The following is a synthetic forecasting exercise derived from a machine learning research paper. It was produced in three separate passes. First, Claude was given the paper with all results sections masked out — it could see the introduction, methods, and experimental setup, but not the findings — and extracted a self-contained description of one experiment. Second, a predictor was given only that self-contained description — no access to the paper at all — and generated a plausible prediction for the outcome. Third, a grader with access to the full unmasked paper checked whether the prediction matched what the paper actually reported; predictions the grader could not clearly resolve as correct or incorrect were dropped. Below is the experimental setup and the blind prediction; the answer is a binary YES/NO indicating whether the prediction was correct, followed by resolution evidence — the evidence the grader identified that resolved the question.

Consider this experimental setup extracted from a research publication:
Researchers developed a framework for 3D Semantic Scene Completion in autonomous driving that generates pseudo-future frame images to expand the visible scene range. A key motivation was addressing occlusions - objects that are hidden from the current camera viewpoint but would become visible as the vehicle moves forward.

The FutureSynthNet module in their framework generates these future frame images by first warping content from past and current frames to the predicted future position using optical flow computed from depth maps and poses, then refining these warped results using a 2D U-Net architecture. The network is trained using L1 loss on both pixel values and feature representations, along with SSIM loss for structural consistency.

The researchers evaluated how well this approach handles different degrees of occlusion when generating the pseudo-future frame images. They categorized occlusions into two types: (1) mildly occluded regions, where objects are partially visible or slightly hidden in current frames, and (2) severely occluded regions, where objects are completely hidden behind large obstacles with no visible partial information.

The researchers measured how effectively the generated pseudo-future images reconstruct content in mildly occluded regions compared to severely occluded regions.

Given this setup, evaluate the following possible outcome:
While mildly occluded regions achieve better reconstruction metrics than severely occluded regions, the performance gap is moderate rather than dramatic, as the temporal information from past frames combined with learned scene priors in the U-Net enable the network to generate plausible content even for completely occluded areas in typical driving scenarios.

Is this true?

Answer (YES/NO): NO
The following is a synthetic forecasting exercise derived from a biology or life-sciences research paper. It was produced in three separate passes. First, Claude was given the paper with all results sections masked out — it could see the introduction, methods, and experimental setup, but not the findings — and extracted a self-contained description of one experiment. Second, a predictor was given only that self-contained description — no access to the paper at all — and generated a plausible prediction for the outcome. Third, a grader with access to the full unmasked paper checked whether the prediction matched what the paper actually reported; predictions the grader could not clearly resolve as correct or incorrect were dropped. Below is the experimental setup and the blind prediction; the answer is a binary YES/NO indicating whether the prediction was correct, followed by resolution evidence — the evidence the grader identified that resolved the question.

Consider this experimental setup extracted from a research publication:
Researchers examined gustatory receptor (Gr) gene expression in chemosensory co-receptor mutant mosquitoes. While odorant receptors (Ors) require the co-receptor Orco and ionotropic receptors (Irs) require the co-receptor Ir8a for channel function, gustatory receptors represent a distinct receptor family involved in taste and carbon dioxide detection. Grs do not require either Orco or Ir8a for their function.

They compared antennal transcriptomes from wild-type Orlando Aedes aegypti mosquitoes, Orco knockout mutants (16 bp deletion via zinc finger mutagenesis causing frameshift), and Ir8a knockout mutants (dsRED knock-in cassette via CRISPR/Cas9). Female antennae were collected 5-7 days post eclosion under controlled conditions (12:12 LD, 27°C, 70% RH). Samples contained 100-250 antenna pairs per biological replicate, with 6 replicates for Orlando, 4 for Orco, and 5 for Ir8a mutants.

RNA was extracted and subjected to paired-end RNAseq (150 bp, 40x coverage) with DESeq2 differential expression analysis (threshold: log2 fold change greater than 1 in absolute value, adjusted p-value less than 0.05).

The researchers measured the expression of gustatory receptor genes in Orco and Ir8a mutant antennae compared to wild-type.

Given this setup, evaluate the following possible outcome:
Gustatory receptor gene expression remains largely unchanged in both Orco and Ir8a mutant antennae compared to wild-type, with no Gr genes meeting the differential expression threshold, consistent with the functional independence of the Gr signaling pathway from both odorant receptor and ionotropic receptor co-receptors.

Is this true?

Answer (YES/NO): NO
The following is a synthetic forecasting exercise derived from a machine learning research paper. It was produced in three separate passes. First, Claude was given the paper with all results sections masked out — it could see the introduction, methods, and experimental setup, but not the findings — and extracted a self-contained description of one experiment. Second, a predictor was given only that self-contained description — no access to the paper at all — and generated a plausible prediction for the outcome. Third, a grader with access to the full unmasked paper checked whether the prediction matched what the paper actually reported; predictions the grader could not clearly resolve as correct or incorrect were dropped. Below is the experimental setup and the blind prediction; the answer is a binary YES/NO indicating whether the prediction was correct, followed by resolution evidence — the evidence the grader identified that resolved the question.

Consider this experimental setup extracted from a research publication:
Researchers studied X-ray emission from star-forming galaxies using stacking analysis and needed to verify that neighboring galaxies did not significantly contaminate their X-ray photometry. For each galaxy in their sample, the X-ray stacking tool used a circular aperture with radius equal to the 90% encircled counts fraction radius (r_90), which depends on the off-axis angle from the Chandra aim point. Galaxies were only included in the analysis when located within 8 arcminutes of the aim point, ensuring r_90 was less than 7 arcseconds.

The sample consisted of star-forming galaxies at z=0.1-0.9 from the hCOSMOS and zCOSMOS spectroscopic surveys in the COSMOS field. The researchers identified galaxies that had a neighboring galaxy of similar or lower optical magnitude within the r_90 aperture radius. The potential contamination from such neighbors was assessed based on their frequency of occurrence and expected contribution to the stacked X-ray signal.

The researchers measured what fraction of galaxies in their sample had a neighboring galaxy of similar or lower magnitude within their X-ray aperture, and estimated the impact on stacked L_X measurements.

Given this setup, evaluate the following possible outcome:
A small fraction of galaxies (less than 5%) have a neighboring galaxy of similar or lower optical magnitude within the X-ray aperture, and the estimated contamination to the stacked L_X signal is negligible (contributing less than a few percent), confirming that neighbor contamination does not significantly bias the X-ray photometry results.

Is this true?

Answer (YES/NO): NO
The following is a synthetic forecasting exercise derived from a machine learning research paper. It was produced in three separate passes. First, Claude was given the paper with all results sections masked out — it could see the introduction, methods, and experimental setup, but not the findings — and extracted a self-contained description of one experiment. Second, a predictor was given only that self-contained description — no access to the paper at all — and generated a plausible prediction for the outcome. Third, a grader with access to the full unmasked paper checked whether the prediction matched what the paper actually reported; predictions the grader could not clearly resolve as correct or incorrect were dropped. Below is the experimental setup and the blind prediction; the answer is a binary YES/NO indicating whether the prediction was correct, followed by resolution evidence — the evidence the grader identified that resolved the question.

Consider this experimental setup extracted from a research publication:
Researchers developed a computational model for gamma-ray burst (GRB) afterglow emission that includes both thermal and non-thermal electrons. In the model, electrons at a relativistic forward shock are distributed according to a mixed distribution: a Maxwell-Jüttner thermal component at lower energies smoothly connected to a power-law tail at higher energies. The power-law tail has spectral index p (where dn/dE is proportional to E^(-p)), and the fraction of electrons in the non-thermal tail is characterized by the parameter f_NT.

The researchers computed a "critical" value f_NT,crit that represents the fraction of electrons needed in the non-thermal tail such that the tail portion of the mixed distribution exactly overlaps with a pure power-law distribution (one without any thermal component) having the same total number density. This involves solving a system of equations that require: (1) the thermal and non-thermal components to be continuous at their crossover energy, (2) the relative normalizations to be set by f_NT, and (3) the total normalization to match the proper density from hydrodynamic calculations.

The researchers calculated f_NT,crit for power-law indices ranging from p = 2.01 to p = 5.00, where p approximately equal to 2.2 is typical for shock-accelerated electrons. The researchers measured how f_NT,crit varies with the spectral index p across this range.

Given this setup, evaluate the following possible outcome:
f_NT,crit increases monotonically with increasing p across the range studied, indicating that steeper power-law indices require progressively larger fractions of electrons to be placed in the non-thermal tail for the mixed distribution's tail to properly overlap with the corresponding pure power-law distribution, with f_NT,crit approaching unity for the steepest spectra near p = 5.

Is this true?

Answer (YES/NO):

******

Look through the entries and return every line where "lower" appears.

The sample consisted of star-forming galaxies at z=0.1-0.9 from the hCOSMOS and zCOSMOS spectroscopic surveys in the COSMOS field. The researchers identified galaxies that had a neighboring galaxy of similar or lower optical magnitude within the r_90 aperture radius. The potential contamination from such neighbors was assessed based on their frequency of occurrence and expected contribution to the stacked X-ray signal.
The researchers measured what fraction of galaxies in their sample had a neighboring galaxy of similar or lower magnitude within their X-ray aperture, and estimated the impact on stacked L_X measurements.
A small fraction of galaxies (less than 5%) have a neighboring galaxy of similar or lower optical magnitude within the X-ray aperture, and the estimated contamination to the stacked L_X signal is negligible (contributing less than a few percent), confirming that neighbor contamination does not significantly bias the X-ray photometry results.
Researchers developed a computational model for gamma-ray burst (GRB) afterglow emission that includes both thermal and non-thermal electrons. In the model, electrons at a relativistic forward shock are distributed according to a mixed distribution: a Maxwell-Jüttner thermal component at lower energies smoothly connected to a power-law tail at higher energies. The power-law tail has spectral index p (where dn/dE is proportional to E^(-p)), and the fraction of electrons in the non-thermal tail is characterized by the parameter f_NT.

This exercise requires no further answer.